COMPLETE THE FOLLOWING
(1) Write out the passage of the gerbils and sand thread from "I would use" up to and including "safe than sorry!".
(2) Carry the gerbils and sand thread on from the point where it stops.

# gerbils and sand



## lil muppet (Apr 4, 2008)

ok might be a stupid question because i know they are desert animals but... could i keep them in play sand??


----------



## SophieCyde (Oct 24, 2010)

i have no idea but didn't want to read and run , we kept ours in peat (soil stuff)


----------



## lil muppet (Apr 4, 2008)

i did this with my spiny mice because i had some left over from when i had my snails then rehomed them


----------



## lil muppet (Apr 4, 2008)

anyone else??? :confused1:


----------



## lil muppet (Apr 4, 2008)

please! as im going to clean them out tonight!


----------



## Guest (Jan 9, 2011)

I probably wouldn't use just sand tbh, but I don't have gerbils


----------



## Saria (Aug 26, 2010)

You could try Chinchilla sand, mine spend hours digging in it


----------



## Petitepuppet (May 30, 2009)

I would use chinchilla sand rather than play sand. When you say play sand do you mean for like a childs sand pit? Not sure if it would be safe or not...? Better to be safe than sorry!


----------



## Myth (Apr 5, 2009)

GIVEN DATA

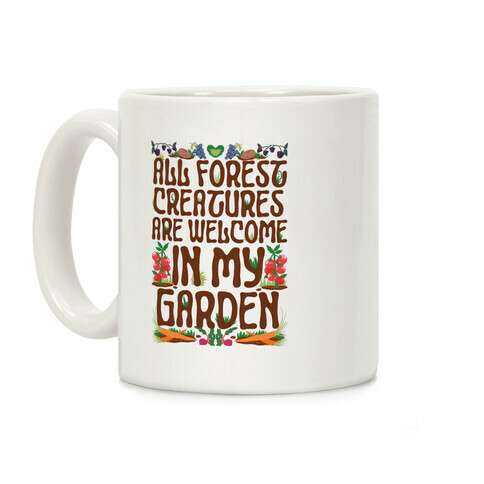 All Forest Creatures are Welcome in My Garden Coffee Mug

==

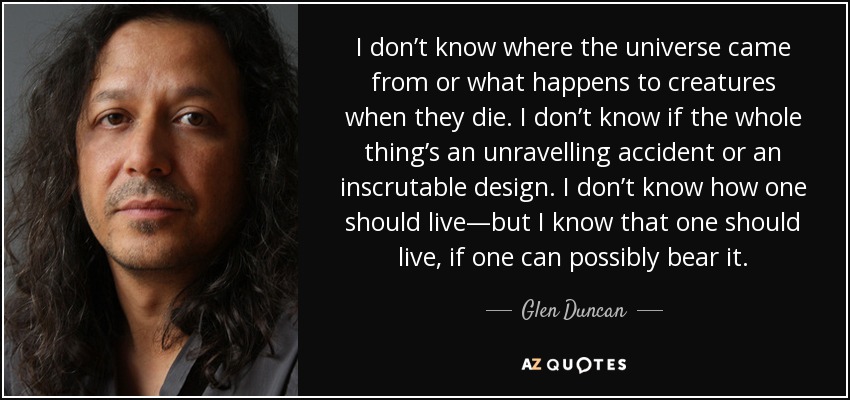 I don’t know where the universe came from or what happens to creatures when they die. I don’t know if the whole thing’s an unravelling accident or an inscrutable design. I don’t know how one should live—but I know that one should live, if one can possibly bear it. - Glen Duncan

EXPECTED OUTPUTS
(1)
I would use chinchilla sand rather than play sand. When you say play sand do you mean for like a childs sand pit? Not sure if it would be safe or not...? Better to be safe than sorry!

(2)
I know people definitely use 'childrens play sand' for reptiles in place of more expensive substrate.
Have heard of it being used in place of 'chinchilla sand' for rodents, mostly for 'toilets' and 'sand baths' though.


----------



## davidc (Dec 15, 2010)

I've heard that normal sand is too dusty for gerbils.
But if you do use any type of sand, I *think* it's got to be wet regularly to stop it collapsing.

I just put some chinchilla sand (dust extracted) in a container, such as a lunch box, and my gerbils love to roll around in it during out of tank time.

Personally, I wouldn't trust sand not to collapse, I still use what I've used from the start: wood shavings and vegetable parchment bedding or plain unscented white toilet paper. Whatever you use, it's up to you though.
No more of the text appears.